Partitioning in Hadoop, sorting in SAS--same results, different methods

0

SAS In-Memory Statistics for Hadoop is a single interactive programming environment for analytics on Hadoop that  integrates analytical data preparation, exploration, modeling and deployment. It’s principle components are the IMSTAT procedure (PROC IMSTAT) and the SAS LASR Analytic Engine (or SASIOLA engine for input-output with LASR).

Within the SAS In-Memory Statistics for Hadoop environment, the SAS LASR Analytic Engine provides most of the functionality we associate with Base SAS; whereas, PROC IMSTAT covers the full analytical cycle from data manipulation and management, through modeling, towards deployment. This duality continues SAS's long standing tradition of  getting the same job done in different ways, to accommodate users' different style, constraints and preferences.

This post is one of several upcoming posts I plan to publish soon that discuss code mapping of key analytical data exercises from traditional SAS programming to SAS In-Memory Statistics for Hadoop. This post today covers sorting and sorting-related BY variables and ordering in SAS In-Memory Statistics for Hadoop.

How to sort without PROC SORT

Almost every modeler or analyst who has ever prepared data for modeling using SAS tools is familiar with the SORT procedure, using the SET statement and BY statement and FIRST. and LAST. processing.

In SAS In-Memory Statistics for Hadoop, PROC SORT is not explicitly supported as a syntax invocation. However, the act of sorting is definitely supported.
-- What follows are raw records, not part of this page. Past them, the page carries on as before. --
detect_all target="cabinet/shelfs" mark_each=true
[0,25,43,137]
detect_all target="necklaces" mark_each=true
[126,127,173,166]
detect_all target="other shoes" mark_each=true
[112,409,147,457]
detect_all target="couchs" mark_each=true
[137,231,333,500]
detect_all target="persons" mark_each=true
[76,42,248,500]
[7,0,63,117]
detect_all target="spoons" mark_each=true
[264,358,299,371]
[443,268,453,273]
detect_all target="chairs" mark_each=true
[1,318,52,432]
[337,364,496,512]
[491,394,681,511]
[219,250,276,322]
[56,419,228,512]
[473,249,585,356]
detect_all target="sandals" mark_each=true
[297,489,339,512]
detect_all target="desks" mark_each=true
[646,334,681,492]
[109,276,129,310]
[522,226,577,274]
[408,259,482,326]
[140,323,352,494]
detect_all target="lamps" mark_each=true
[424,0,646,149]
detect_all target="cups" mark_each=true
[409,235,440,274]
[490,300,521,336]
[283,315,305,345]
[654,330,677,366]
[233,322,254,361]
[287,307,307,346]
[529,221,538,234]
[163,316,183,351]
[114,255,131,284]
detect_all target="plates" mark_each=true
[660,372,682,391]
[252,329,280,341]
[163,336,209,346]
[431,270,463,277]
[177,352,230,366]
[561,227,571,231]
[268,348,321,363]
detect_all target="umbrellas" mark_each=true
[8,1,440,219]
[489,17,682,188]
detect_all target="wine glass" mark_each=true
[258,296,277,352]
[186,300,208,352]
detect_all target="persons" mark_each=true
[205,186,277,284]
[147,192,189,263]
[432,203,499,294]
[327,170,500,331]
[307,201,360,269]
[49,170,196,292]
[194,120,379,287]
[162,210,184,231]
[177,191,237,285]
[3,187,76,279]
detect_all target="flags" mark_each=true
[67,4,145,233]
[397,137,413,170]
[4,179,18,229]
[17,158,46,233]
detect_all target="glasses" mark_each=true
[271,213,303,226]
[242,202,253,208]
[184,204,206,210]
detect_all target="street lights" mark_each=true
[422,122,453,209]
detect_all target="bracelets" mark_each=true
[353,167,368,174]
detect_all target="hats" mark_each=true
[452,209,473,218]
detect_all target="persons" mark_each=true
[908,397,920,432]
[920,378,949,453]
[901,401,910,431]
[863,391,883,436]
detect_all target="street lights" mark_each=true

The name and syntax invocation are now accomplished through the PARTITION statement on PROC IMSTAT or when reading data with the SASIOLA engine.

Partitioning data with the SAS LASR Analytic Engine

The process and differences from traditional BASE SAS programming are best explained by exploring various elements of this code example:

libname dlq SASIOLA START TAG=data2;
   data dlq.in(partition=(key2) orderby=(month) replace=yes);
   set trans.dlq_month1
       trans.dlq_month2;
run;

  • There are two important options for the SASIOLA engine.Specifying the SASIOLA engine on the LIBNAME statement continues the spirit of SAS/ACCESS drivers you probably used to run SAS Access Interface to Oracle or older versions of SAS like the V8 engine.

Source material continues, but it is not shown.